**EXCERPTED TEXT**
*** Begin section ***

Utilizing single cell genomics to understand the complexity of the human placenta (MONK_U19DTP)
- Research Area Bioscience for Health
- Partner The University of East Anglia (UEA)
Dr David Monk -
- Application Deadline 26/11/2018
Within all tissues, cells differ in the way their genomes are regulated to activate genes. This is the basis of epigenetic regulation. Despite all cell of an individual having identical DNA, the interpretation of the genetic sequence makes them unique and ultimately regulates their differentiation. In complex organisms such as the human, cell-type heterogeneity is extensive and is only just being unravelled using single-cell genomics. Understanding this diversity is crucial to appreciating tissue function in healthy and disease conditions.
In this project we will utilize state-of-the-art technologies, which combined with bioinformatic analysis, will allow for the simultaneous characterization of both expression and DNA methylation in single cells of the placenta. The placenta is an exceptional tissue: it is transitory, regulating fetal growth and maternal communications for the length of pregnancy. It is also unique in that it has a relatively hypomethylated genome compared to all other tissues, a feature we believe allows it to adapt to adverse conditions. Single-cell transcriptomics will allow us to resolve the heterogeneity that exists in this tissue and shed light on the relationship between transcriptome state and cellular phenotype. Furthermore, by assessing hundreds to thousands of individual cells, the expression signatures will allow for tissue decomposition at ultra-high resolution, giving rise to valuable cell-speciﬁc markers. These expression proﬁles will be directly compared to the underlying DNA methylation proﬁle within each cell, which will result in an invaluable resource for biomarkers for future studies of complicated pregnancies.

*** End section ***

**CHECK YOUR UNDERSTANDING**
**1.** In the project description, how does the placenta's genome compare with that of all other tissues?
**2.** List each labeled field in the heading of the project description along with its value.

**STUDY MATERIAL**

*** Begin section ***

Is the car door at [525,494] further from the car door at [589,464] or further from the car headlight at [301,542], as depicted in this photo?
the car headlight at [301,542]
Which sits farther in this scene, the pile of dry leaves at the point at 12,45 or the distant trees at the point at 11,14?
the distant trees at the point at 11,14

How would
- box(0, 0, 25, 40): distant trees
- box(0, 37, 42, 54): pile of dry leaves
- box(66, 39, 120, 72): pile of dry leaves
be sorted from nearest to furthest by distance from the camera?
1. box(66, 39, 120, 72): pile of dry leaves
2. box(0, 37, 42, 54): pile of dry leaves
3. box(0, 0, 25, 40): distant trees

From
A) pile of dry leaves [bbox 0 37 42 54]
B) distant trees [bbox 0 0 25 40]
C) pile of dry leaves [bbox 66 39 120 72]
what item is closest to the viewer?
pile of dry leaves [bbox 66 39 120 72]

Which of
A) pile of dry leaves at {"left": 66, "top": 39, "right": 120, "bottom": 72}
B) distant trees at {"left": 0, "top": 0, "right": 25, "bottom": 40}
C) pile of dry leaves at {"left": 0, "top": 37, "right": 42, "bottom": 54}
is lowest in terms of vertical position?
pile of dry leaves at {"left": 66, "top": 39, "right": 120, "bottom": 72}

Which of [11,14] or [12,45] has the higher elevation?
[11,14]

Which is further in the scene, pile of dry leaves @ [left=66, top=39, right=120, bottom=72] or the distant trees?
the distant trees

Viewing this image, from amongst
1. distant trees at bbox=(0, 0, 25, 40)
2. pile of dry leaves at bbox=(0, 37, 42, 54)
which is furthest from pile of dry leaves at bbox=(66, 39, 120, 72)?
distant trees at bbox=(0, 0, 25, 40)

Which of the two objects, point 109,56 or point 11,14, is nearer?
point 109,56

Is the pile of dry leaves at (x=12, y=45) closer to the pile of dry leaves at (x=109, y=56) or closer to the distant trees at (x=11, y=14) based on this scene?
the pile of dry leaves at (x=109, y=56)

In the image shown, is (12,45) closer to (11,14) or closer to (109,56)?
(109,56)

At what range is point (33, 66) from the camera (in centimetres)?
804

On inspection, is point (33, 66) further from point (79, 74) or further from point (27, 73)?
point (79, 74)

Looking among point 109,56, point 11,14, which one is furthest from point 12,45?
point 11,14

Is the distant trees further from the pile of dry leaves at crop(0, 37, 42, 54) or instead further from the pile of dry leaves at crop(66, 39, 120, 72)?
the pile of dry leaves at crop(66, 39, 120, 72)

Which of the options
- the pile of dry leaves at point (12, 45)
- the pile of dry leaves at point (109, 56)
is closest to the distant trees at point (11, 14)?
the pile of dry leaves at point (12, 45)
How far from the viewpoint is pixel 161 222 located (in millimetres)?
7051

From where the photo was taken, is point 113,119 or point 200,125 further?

*** End section ***
*** Begin section ***

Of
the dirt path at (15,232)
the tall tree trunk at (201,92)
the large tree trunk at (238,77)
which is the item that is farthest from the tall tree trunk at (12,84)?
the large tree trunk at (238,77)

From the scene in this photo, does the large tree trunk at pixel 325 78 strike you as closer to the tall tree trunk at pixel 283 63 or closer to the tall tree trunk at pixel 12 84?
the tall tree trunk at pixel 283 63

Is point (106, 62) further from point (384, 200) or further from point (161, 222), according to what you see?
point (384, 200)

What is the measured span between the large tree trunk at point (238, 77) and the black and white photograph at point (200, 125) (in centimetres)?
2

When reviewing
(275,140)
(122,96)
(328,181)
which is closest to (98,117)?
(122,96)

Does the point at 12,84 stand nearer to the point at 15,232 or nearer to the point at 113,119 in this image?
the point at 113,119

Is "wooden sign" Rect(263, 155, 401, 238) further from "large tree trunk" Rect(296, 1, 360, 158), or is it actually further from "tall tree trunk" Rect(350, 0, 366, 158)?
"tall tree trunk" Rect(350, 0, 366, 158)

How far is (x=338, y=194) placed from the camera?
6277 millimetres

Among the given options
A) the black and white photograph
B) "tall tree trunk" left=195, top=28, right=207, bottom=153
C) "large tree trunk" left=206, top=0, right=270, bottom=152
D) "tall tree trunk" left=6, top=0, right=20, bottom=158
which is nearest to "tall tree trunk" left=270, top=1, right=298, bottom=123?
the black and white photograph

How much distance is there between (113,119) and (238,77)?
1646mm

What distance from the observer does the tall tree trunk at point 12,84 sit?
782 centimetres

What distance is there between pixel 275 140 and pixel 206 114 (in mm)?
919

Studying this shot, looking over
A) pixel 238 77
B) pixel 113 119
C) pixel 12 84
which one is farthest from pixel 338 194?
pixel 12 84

*** End section ***
*** Begin section ***

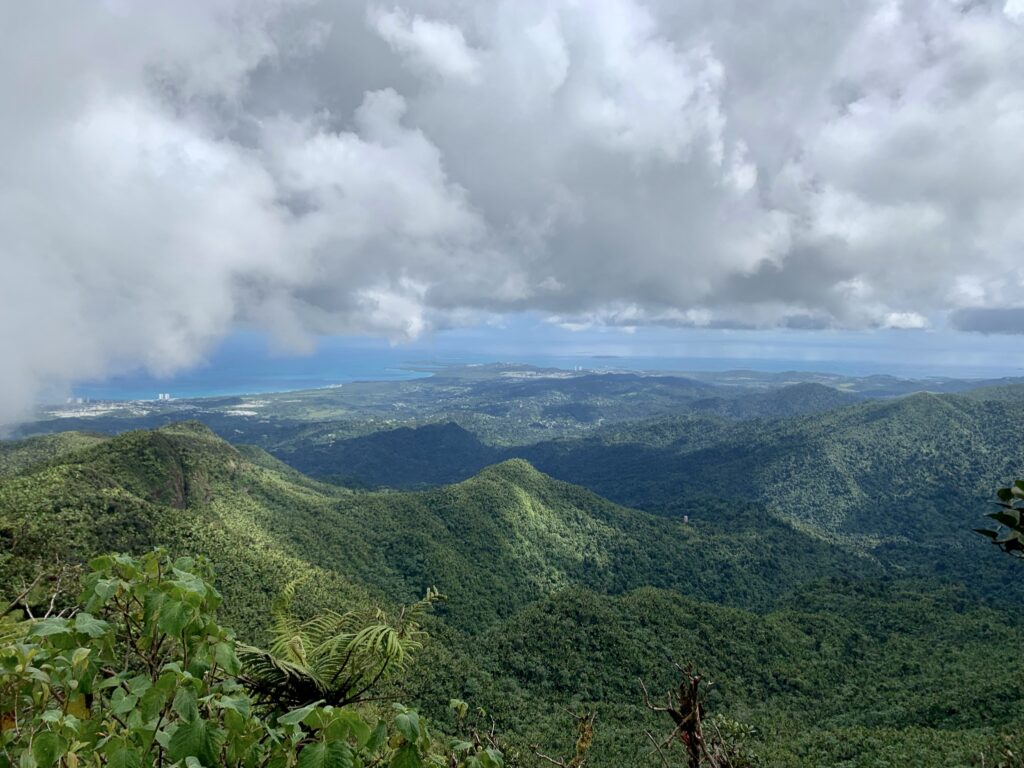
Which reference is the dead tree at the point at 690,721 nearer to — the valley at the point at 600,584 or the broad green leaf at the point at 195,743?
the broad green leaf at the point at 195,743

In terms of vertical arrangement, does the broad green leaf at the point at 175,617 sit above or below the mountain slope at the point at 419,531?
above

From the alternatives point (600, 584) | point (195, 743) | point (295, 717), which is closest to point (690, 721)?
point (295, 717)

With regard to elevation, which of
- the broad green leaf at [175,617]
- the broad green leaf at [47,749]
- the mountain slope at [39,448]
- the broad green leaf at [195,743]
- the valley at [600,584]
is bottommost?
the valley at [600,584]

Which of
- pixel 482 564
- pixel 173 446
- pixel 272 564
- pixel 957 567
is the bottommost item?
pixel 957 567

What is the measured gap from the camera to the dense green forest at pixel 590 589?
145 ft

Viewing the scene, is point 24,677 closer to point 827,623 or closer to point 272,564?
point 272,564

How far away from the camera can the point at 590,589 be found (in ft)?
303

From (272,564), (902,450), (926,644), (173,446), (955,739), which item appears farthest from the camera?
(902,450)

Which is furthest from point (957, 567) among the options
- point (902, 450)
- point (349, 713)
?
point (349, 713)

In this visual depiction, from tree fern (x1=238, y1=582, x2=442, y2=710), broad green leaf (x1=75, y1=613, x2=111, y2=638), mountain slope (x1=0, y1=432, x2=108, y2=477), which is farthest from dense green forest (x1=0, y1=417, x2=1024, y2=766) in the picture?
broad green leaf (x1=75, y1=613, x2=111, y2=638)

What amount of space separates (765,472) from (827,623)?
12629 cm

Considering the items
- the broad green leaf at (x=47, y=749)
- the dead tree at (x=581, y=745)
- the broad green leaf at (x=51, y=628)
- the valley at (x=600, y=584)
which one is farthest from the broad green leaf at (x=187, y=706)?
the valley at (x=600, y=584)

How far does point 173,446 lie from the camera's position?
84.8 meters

*** End section ***

**ANSWERS FOR THIS EXERCISE**
**1.** It is relatively hypomethylated compared to all other tissues.

**2.**
- Research Area: Bioscience for Health
- Partner: The University of East Anglia (UEA)
- Application Deadline: 26/11/2018